Data listing>
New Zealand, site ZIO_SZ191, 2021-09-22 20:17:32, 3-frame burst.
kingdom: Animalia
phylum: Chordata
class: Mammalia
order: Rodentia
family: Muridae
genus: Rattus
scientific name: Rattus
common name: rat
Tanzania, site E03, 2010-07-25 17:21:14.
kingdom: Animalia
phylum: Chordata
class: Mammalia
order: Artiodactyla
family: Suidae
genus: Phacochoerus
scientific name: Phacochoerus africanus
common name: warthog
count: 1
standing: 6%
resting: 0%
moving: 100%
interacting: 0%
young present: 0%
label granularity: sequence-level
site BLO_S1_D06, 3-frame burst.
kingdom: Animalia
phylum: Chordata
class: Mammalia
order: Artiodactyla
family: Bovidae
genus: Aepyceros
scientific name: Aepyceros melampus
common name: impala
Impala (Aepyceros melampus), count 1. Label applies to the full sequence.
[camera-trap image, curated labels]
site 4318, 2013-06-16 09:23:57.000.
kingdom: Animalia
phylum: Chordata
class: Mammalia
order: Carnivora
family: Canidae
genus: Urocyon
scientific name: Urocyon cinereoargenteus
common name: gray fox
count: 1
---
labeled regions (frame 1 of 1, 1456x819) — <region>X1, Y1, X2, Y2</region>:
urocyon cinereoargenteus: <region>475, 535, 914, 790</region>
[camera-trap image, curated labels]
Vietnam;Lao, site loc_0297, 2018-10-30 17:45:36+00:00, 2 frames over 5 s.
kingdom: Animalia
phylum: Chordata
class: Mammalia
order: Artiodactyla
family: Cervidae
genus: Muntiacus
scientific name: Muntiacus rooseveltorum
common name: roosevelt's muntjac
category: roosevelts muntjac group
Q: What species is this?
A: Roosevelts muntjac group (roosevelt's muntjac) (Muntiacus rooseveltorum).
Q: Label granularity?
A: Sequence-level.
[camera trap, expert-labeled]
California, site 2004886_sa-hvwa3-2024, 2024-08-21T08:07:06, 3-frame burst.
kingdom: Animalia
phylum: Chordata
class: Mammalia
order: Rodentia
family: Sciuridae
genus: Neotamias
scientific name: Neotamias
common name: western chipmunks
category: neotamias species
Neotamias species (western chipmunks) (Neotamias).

Problem description>
The listing above should be returned in full, exactly as shown.

Solution to this task>
New Zealand, site ZIO_SZ191, 2021-09-22 20:17:32, 3-frame burst.
kingdom: Animalia
phylum: Chordata
class: Mammalia
order: Rodentia
family: Muridae
genus: Rattus
scientific name: Rattus
common name: rat
Tanzania, site E03, 2010-07-25 17:21:14.
kingdom: Animalia
phylum: Chordata
class: Mammalia
order: Artiodactyla
family: Suidae
genus: Phacochoerus
scientific name: Phacochoerus africanus
common name: warthog
count: 1
standing: 6%
resting: 0%
moving: 100%
interacting: 0%
young present: 0%
label granularity: sequence-level
site BLO_S1_D06, 3-frame burst.
kingdom: Animalia
phylum: Chordata
class: Mammalia
order: Artiodactyla
family: Bovidae
genus: Aepyceros
scientific name: Aepyceros melampus
common name: impala
Impala (Aepyceros melampus), count 1. Label applies to the full sequence.
[camera-trap image, curated labels]
site 4318, 2013-06-16 09:23:57.000.
kingdom: Animalia
phylum: Chordata
class: Mammalia
order: Carnivora
family: Canidae
genus: Urocyon
scientific name: Urocyon cinereoargenteus
common name: gray fox
count: 1
---
labeled regions (frame 1 of 1, 1456x819) — <region>X1, Y1, X2, Y2</region>:
urocyon cinereoargenteus: <region>475, 535, 914, 790</region>
[camera-trap image, curated labels]
Vietnam;Lao, site loc_0297, 2018-10-30 17:45:36+00:00, 2 frames over 5 s.
kingdom: Animalia
phylum: Chordata
class: Mammalia
order: Artiodactyla
family: Cervidae
genus: Muntiacus
scientific name: Muntiacus rooseveltorum
common name: roosevelt's muntjac
category: roosevelts muntjac group
Q: What species is this?
A: Roosevelts muntjac group (roosevelt's muntjac) (Muntiacus rooseveltorum).
Q: Label granularity?
A: Sequence-level.
[camera trap, expert-labeled]
California, site 2004886_sa-hvwa3-2024, 2024-08-21T08:07:06, 3-frame burst.
kingdom: Animalia
phylum: Chordata
class: Mammalia
order: Rodentia
family: Sciuridae
genus: Neotamias
scientific name: Neotamias
common name: western chipmunks
category: neotamias species
Neotamias species (western chipmunks) (Neotamias).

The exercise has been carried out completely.